START TEXT SECTION
True, there is that to consider but I think it all depends on the individual. Everyone is wired differently.
I think there's been threads elsewhere about men, in particular, wanting to know all the details, right down to like, _everything_.

Otherwise, it's a case of dealing with mental images, mind-movies and endless triggers....IF you decide to reconcile.
And let's face it, it your wife or husband did such amazingly sexual acts with their affair-partner in various positions, with allsorts of toys, for hours on end, for months/years without you knowing, then you're probably going to divorce them.

I mean...you _are _going to divorce them....right? 


Anyway, furthermore to this, it would go something like: _"I wonder what he/she did...did they do this, did they do that?"_
So, then if someone gives you a VAR or a video and says _"keep this...for use in your Divorce...but don't ever, ever listen to/watch it - you'll never recover"_
Of course, you're going to listen/watch as soon as you can. 
That's basic, primal human nature and curiosity and anyone who says otherwise is full of BS.

At the end of the day, it's not exactly going to be like opening up The Ark of the Covenant, is it?


----------



## love=pain (Nov 26, 2012)

Funny I said this same thing to a friend a few weeks after D Day,
just to see it once to confirm the things she told me. Of course after a few months of trickle truth she "told" me the real story of their encounter, I knew they had sex but the location and some of the intimate stuff she lied about.
I still don't believe everything she told me mainly the lack of enthusiasm on her part so a video would put that to rest.

On the other side I truly believe it would be the end of our marriage, if I had access to a video right after d day I am fairly sure we would not be together right now.

I am of the belief that we all have a spot inside that thinks this may just be a dream well nightmare really and seeing something like that would remove that faint glimmer of hope.


----------



## 86857 (Sep 5, 2013)

i wouldn't want to watch it but I just know that my curiosity would get the better of me.
END TEXT SECTION
START COLLECTED DATA
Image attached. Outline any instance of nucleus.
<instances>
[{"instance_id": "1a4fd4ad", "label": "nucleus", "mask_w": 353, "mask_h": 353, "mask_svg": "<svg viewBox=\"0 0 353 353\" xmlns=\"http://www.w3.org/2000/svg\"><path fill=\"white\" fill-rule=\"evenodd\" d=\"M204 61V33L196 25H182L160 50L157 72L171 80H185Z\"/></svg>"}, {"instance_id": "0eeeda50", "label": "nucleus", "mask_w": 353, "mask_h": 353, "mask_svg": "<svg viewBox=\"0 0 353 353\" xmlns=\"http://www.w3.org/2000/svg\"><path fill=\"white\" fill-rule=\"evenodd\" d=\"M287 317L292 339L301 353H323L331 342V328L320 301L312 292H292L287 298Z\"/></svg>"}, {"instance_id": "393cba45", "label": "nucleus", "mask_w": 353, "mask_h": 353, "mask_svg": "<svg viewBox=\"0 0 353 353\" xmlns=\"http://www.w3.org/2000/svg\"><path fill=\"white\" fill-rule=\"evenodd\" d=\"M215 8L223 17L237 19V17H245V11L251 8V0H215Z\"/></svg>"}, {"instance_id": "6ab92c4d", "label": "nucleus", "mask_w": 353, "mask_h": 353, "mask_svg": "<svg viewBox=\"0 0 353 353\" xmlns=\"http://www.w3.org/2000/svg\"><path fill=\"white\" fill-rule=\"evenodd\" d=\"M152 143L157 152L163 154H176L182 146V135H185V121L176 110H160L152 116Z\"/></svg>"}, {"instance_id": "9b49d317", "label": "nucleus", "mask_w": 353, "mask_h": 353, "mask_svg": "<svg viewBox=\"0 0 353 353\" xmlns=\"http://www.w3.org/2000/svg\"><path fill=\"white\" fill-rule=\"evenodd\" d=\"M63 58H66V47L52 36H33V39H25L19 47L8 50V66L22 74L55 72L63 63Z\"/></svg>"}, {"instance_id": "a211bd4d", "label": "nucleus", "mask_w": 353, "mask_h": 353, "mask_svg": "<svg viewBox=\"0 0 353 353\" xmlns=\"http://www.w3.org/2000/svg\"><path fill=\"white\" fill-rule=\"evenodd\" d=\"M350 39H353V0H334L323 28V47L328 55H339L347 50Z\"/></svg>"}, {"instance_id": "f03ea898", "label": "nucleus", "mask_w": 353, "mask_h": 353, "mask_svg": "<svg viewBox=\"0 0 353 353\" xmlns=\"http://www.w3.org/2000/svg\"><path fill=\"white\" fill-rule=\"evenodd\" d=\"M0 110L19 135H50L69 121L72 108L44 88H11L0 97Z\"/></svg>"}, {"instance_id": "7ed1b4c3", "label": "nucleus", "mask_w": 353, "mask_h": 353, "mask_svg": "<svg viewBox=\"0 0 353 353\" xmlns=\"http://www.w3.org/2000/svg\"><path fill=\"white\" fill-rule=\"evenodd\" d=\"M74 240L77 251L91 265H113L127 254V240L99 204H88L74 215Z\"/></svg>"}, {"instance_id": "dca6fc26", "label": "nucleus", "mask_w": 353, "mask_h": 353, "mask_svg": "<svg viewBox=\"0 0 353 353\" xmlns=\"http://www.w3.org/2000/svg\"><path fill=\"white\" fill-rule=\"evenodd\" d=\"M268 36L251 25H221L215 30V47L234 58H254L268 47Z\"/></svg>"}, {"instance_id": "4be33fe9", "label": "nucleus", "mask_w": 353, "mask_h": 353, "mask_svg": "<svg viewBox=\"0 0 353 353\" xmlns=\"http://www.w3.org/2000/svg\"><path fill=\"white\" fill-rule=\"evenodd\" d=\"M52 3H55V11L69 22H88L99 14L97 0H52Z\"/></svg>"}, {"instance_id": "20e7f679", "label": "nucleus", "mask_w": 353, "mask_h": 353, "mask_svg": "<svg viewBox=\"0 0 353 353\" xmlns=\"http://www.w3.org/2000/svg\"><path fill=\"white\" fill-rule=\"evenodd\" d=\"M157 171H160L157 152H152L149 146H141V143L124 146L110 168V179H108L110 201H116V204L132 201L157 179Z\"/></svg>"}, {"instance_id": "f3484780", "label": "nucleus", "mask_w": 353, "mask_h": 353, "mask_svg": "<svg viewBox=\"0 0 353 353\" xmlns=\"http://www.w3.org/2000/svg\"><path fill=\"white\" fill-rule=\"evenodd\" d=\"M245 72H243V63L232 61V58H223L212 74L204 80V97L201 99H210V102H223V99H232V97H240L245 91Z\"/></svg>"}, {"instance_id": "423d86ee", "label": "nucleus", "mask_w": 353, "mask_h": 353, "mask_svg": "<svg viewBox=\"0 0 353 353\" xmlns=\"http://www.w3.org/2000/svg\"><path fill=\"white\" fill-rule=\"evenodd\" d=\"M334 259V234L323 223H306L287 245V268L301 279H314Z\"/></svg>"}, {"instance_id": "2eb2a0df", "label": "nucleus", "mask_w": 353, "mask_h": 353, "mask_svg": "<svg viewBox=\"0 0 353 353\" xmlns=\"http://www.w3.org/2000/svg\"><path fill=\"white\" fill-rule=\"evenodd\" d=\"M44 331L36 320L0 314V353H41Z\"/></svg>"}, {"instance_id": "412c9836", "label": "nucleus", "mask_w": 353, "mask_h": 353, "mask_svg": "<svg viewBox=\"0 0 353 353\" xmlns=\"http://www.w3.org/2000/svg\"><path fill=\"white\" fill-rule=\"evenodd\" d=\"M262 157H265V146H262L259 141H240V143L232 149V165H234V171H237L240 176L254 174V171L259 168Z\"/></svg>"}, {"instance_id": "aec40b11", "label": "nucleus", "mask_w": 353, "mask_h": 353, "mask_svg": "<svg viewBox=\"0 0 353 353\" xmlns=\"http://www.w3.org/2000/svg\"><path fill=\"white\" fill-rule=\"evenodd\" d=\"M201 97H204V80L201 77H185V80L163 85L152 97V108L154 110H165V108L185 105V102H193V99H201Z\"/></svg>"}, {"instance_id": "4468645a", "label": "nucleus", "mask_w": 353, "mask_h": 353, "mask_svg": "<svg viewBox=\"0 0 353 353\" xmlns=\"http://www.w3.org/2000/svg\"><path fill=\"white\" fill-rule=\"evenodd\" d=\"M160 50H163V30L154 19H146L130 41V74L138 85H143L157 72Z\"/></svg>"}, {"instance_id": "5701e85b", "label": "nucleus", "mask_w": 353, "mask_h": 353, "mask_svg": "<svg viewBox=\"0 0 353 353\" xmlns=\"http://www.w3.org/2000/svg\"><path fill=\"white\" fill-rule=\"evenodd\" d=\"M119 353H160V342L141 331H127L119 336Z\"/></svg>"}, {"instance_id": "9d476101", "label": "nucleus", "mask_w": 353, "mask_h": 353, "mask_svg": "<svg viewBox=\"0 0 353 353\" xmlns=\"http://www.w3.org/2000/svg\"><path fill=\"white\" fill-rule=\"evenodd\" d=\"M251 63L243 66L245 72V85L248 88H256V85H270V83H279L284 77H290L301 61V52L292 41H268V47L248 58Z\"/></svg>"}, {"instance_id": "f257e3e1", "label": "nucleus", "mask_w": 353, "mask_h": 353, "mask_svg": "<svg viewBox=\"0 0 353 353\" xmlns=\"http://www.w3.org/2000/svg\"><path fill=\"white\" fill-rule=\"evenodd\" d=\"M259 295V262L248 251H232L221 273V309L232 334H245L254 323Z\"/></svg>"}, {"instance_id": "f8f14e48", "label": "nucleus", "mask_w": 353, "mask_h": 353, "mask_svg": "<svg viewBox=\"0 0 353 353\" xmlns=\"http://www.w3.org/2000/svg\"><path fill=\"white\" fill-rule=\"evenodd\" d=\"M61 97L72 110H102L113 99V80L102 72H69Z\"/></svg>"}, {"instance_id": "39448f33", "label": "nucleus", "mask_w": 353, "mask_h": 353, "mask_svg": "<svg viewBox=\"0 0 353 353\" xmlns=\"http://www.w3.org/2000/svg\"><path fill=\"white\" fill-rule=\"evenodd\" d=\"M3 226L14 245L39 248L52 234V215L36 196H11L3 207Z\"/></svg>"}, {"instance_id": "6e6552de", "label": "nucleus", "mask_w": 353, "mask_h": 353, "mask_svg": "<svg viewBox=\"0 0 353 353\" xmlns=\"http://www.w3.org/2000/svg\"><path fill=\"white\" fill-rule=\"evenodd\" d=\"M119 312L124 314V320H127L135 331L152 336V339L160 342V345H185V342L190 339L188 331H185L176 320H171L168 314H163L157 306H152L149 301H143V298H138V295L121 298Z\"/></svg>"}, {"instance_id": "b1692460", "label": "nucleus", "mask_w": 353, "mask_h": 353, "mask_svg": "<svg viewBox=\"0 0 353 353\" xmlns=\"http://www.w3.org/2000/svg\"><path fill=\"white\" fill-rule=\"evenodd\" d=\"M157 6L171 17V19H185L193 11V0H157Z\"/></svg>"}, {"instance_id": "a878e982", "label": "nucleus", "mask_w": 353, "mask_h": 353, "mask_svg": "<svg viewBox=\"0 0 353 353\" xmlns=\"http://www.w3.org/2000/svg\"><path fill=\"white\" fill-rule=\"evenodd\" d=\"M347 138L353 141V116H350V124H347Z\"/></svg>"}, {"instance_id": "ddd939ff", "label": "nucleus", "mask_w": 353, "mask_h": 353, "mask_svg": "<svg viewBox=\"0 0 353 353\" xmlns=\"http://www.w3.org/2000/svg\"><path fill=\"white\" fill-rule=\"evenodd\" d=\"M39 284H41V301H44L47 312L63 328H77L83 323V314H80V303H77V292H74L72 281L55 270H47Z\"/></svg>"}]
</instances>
END COLLECTED DATA
■ **TASKS FOR THIS EXERCISE**:
1) Can you rewrite the infidelity thread, starting with "## love=pain (Nov" and going on through "that to rest.", replacing "friend" with "coworker"?
2) Could you write the next part of the infidelity thread, picking up right after its last sentence?
The lines above are separate from the infidelity thread and aren't part of it.

■ **SOLVED TASKS**:
1)
## love=pain (Nov 26, 2012)

Funny I said this same thing to a coworker a few weeks after D Day,
just to see it once to confirm the things she told me. Of course after a few months of trickle truth she "told" me the real story of their encounter, I knew they had sex but the location and some of the intimate stuff she lied about.
I still don't believe everything she told me mainly the lack of enthusiasm on her part so a video would put that to rest.

2)
Love=Pain made a good point and I agree. If I saw such a video, it would be the end of the marriage. 

Mind movies are just that - movies in the mind. 

If I saw it in living colour, the reality would hit home so hard that I doubt I'd be able to even look at WS again. Interesting that.


----------



## WYBadger (Mar 3, 2014)

As someone who found pictures from my STBX's phone that she sent to her OM, I can tell you it certainly is mentally and emotionally devastating.

To know that she intentionally posed for them, and knowing where and when she took them is painful. (the day after we filed for divorce, all the while I was doing everything I could think of to try to keep us together) 

Sometimes ignorance truly is bliss.


----------



## mahike (Aug 16, 2011)

I found videos of my wife in the shower taking care of business. Then I stumbled on a video of him taking care of business. 

It really tore me up they should would do something like that with him and not with me. I think that is the big fear of some is what would she do for or to him and not me. A soul crusher


----------



## arbitrator (Feb 13, 2012)

mahike said:


> I found videos of my wife in the shower taking care of business. Then I stumbled on a video of him taking care of business.
> 
> It really tore me up they should would do something like that with him and not with me. I think that is the big fear of some is what would she do for or to him and not me. A soul crusher


*Maybe you can paint me as stupid, ignorant, misinformed, or all of the above! But why on God's green earth would a a reasonable person want to carry photos or clips of some man or woman "doing themselves" on a cell phone, when the mere ramifications/consequences from the possibility of it being found out could be utterly devastating?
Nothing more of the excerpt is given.